What this exercise asks:
a - Write out the passage about Susanne Ussing below from "Susanne Ussing (November" up to and including "showed this theme.".
b - Using the passage about Susanne Ussing below, explain how it shows that the 1984 fire at the Ussing and Hoff workshop did not stop her.
c - According to the passage about Susanne Ussing below, what prize did she win in 1988?

Susanne Ussing (November 29, 1940 – March 8, 1998) was a Danish artist, architect and ceramicist. The feminine world fascinated her. A large portion of her works were created with organic materials. With her husband, Carsten Hoff, the created a design studio called Ussing and Hoff. in 1970, after her design studio was created, she began to practice her expertise in housing construction. Ussing entered the Danish Architects' Association competition from 1970 - 1973 using award-winning ideas for multi-story homes. The fusing of art and living life was a continuous them in Ussing's work. The Women's Exhibition in 1975 and the Children's Exhibitions, shown across her country, from 1978-1979 showed this theme.
Ussing and Hoff's workshop caught fire in 1984. Ussing did not allow this to stop her as she still presented her burnt pieces at the North Jutland Art Museum, in 1987. In 1988 she won the Nykredit Architecture Prize and in 1989 she received the Eckersberg Medal. The years until her passing consisted of Ussing participating in decorating tasks and presenting her ceramic works in a number of exhibitions.

Spatial relationship records

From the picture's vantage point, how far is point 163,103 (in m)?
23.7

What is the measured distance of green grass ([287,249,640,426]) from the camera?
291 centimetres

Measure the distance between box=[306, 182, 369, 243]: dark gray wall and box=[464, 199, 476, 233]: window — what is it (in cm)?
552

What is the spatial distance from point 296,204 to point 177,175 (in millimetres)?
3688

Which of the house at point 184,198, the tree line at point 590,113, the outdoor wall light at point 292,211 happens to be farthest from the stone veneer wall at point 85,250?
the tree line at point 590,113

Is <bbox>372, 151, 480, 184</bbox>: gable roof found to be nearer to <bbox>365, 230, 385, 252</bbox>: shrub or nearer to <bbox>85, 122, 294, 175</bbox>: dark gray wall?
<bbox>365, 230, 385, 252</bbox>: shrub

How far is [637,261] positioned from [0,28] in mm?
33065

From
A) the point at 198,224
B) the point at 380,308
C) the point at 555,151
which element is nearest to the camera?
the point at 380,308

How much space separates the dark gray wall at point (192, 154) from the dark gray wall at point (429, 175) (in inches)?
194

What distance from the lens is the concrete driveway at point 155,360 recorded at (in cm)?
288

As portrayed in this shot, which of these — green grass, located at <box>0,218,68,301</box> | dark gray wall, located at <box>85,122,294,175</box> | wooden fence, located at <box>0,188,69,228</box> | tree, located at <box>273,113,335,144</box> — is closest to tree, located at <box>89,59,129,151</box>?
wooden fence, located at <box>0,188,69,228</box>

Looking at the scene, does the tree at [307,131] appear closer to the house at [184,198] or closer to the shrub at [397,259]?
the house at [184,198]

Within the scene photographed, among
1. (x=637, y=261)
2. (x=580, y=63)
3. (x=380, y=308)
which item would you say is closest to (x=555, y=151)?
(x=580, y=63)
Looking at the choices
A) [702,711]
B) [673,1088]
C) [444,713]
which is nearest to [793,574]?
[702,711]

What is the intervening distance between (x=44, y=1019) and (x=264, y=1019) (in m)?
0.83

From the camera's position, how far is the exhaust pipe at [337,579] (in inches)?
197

Task-by-task results:
a -
Susanne Ussing (November 29, 1940 – March 8, 1998) was a Danish artist, architect and ceramicist. The feminine world fascinated her. A large portion of her works were created with organic materials. With her husband, Carsten Hoff, the created a design studio called Ussing and Hoff. in 1970, after her design studio was created, she began to practice her expertise in housing construction. Ussing entered the Danish Architects' Association competition from 1970 - 1973 using award-winning ideas for multi-story homes. The fusing of art and living life was a continuous them in Ussing's work. The Women's Exhibition in 1975 and the Children's Exhibitions, shown across her country, from 1978-1979 showed this theme.

b - Ussing still presented her burnt pieces at the North Jutland Art Museum in 1987.

c - She won the Nykredit Architecture Prize.